Relapsed or Refractory Double-Expressor and Double-Hit Lymphomas Have Inferior Progression-Free Survival After Autologous Stem-Cell Transplantation.

J Clin Oncol 2017 Jan 24;35(1):24-31. Epub 2016 Oct 24.

Alex F. Herrera, Matthew Mei, Lawrence Low, Joo Y. Song, Victoria Bedell, Lithua Budde, Wing C. Chan, Robert Chen, Joyce Murata-Collins, Auayporn P. Nademanee, Raju Pillai, Leslie Popplewell, Tanya Siddiqi, Jasmine Zain, Steven T. Rosen, Larry W. Kwak, Stephen J. Forman, Dennis D. Weisenburger, Young Kim, Amrita Krishnan, Tanya Paris, Tracey Stiller, Joycelynne M. Palmer, City of Hope National Medical Center, Duarte, CA; Haesook T. Kim, Jennifer R. Brown, Matthew S. Davids, Arnold S. Freedman, David C. Fisher, Eric D. Jacobsen, Caron A. Jacobson, Ann S. LaCasce, David M. Weinstock, Scott J. Rodig, Philippe Armand, Dana-Farber Cancer Institute; Gabriel K. Griffin, Reid W. Merryman, Christine Pak, Heather Sun, Brigham and Women's Hospital; German A. Pihan, Beth Israel Deaconess Medical Center; and Aliyah R. Sohani, Massachusetts General Hospital, Boston, MA.

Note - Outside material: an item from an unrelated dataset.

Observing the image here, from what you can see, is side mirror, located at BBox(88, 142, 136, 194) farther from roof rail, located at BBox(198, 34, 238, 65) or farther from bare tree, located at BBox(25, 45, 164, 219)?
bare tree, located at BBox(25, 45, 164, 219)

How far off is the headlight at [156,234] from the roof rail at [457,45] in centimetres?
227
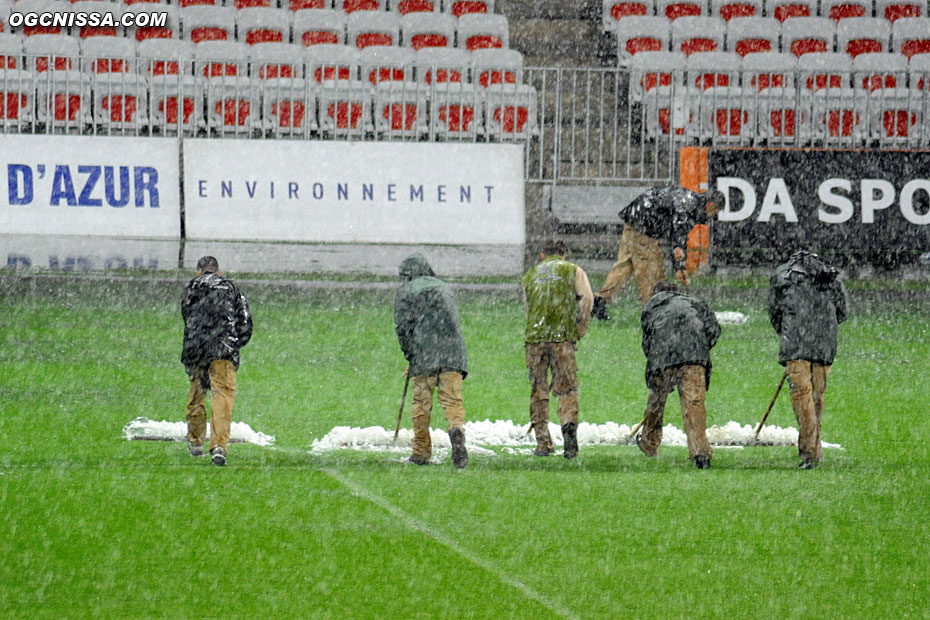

Purpose Double-hit lymphomas (DHLs) and double-expressor lymphomas (DELs) are subtypes of diffuse large B-cell lymphoma (DLBCL) associated with poor outcomes after standard chemoimmunotherapy. Data are limited regarding outcomes of patients with relapsed or refractory (rel/ref) DEL or DHL who undergo autologous stem-cell transplantation (ASCT). We retrospectively studied the prognostic impact of DEL and DHL status on ASCT outcomes in patients with rel/ref DLBCL. Methods Patients with chemotherapy-sensitive rel/ref DLBCL who underwent ASCT at two institutions and in whom archival tumor material was available were enrolled. Immunohistochemistry for MYC, BCL2, and BCL6 and fluorescence in situ hybridization (FISH) for MYC were performed. In cases with MYC rearrangement or copy gain, FISH for BCL2 and BCL6 was also performed. Results A total of 117 patients were included; 44% had DEL and 10% had DHL. DEL and DHL were associated with inferior progression-free survival (PFS), and DHL was associated with poorer overall survival (OS). The 4-year PFS in patients with DEL compared with those with non-DEL was 48% versus 59% ( P = .049), and the 4-year OS was 56% versus 67% ( P = .10); 4-year PFS in patients with DHL compared with those with non-DHL was 28% versus 57% ( P = .013), and 4-year OS was 25% versus 61% ( P = .002). The few patients with concurrent DEL and DHL had a poor outcome (4-year PFS, 0%). In multivariable models, DEL and DHL were independently associated with inferior PFS, whereas DHL and partial response ( v complete response) at transplant were associated with inferior OS. Conclusion DEL and DHL are both associated with inferior outcomes after ASCT in patients with rel/ref DLBCL. Although ASCT remains a potentially curative approach, these patients, particularly those with DHL, are a high-risk subset who should be targeted for investigational strategies other than standard ASCT.